## READING PASSAGE:
-- Opening Marker --
Care home where unsupervised 90-year-old fell and broke his neck put into special measures by CQC
PUBLISHED: 22:11 13 May 2018 | UPDATED: 08:58 14 May 2018
A care home at which a 90-year-old with dementia and Parkinson’s fell and broke his neck has been put into special measures by the Care Quality Commission (CQC).
Peter Dawson died in hospital after suffering three unsupervised falls in one day at Brundall Care Home last September.
Following an inspection of the service in February, on May 4 the CQC rated the care home inadequate, saying they had “identified widespread failings in the service which put people at risk of harm”.
Eastern Healthcare Ltd, which runs the service for up to 39 people, said it has “introduced a robust improvement programme” to address the issues.
They included a “lack of oversight” of the risk of potentially fatal Legionella’s disease, a “lack of staff presence” for residents at risk of falls, “chaotic” meal times, and that the home “did not have sufficient end of life care plans in place”.
The CQC had previously taken enforcement action against the service after it was rated inadequate in two earlier inspections.
Despite a temporary improvement in 2016, inspectors this year found it “had not been sustained”.
Inspectors found the home in breach of six regulations in the Health and Social Care Act 2008 and that a GP had recently raised concerns about the service.
Their report added there was “ineffective oversight over falls and other incidents in the service”.
“The manager told us there had been no falls in January or February 2018 and there were none noted on their record of falls,” inspectors said. “However, care records we reviewed and discussions with staff indicated that people had fallen in this time.
“In addition, the operations manager told us that one person was found on the floor earlier on the day of our inspection. “Care records indicated one person had fallen three times in 2018, but the manager was unaware of this and had not taken action to put in place strategies to reduce the risk of them falling again.”
“There were not enough staff to provide people with support when they needed it,” they added. “The manager told us there were three members of care staff and one team leader on each day shift. “The manager said there were six people using the service who may require the assistance of two care staff to mobilise or for personal care. “This meant that if two people required support at any one time there would be no care staff available to provide support to anyone else using the service.”
To read the CQC report click here.
Welfare of residents “top priority”
Inspectors from the Care Quality Commission said they were so concerned following the inspection they requested urgent information from Eastern Healthcare Ltd to reassure them they would take immediate action.
They said the response was “adequate in reassuring us that action was being taken to make the service safe”.
Marc Scott, operations manager at Brundall Care Home, added the team is busy addressing the issues identified by the CQC in February.
He said: “Eastern Healthcare Ltd have introduced a robust improvement programme working with and in partnership with outside professionals to comprehensively address the issues highlighted in the recent CQC report.
“We are currently restructuring our management team to bring a wealth of care management experience to support the home, its staff, residents and family members.
“Eastern Healthcare Ltd is resolute in the belief that the welfare of the residents is and always will remain our top priority.”
90-year-old fell three times in a day unsupervised
A former warehouseman from Bowthorpe, 90-year-old Peter Dawson died in hospital three days after falling at Brundall Care Home on September 3 last year.
It was the third time that day the man suffering Parkinson’s and dementia had fallen while unsupervised at the home, which his son, Ivan, believes should not have happened.
After the inquest into his father’s death on Thursday, Ivan Dawson said: “There was a lack of staffing and he should not have been left in that lounge on his own - especially having had two falls that day. If there had been an intervention they would not have left him to have the third.
“He was treated as just a number - not as a person. He was 90 years old so he was treated like he had no more life left.
“I am pleased he died because he is in a better place now and he is with my mum. It seems cruel but it comes from the way he was treated in his last days. It was a nightmare.”
-- Closing Marker --
## EXERCISE DESCRIPTION:
Copy from the care home article the passage starting with "Eastern Healthcare Ltd, which" and going on through "two earlier inspections.".

## MATERIAL SUPPLIED:
-- Opening Marker --
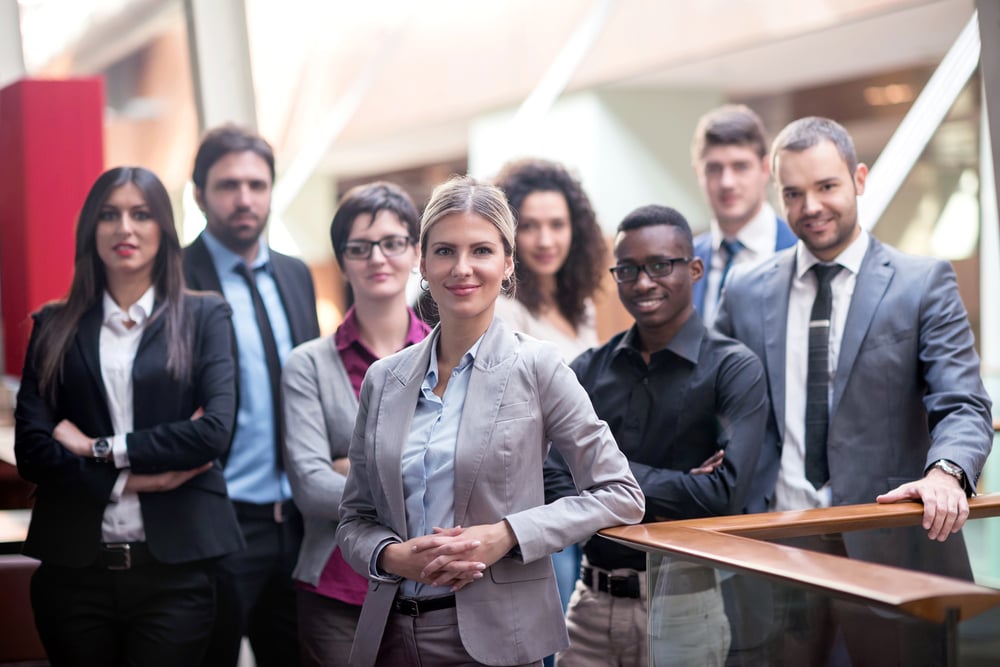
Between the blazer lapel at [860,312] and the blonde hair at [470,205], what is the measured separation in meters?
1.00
-- Closing Marker --
-- Opening Marker --
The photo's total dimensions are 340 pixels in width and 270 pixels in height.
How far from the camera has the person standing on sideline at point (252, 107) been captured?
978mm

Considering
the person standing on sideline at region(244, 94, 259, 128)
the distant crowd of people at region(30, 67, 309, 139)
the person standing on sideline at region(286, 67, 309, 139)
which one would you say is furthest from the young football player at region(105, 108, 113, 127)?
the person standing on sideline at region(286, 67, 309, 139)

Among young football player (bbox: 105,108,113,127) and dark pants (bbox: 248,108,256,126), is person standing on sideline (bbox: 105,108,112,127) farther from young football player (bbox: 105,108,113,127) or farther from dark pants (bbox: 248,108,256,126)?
-- Closing Marker --
## ANSWER AREA:
Eastern Healthcare Ltd, which runs the service for up to 39 people, said it has “introduced a robust improvement programme” to address the issues.
They included a “lack of oversight” of the risk of potentially fatal Legionella’s disease, a “lack of staff presence” for residents at risk of falls, “chaotic” meal times, and that the home “did not have sufficient end of life care plans in place”.
The CQC had previously taken enforcement action against the service after it was rated inadequate in two earlier inspections.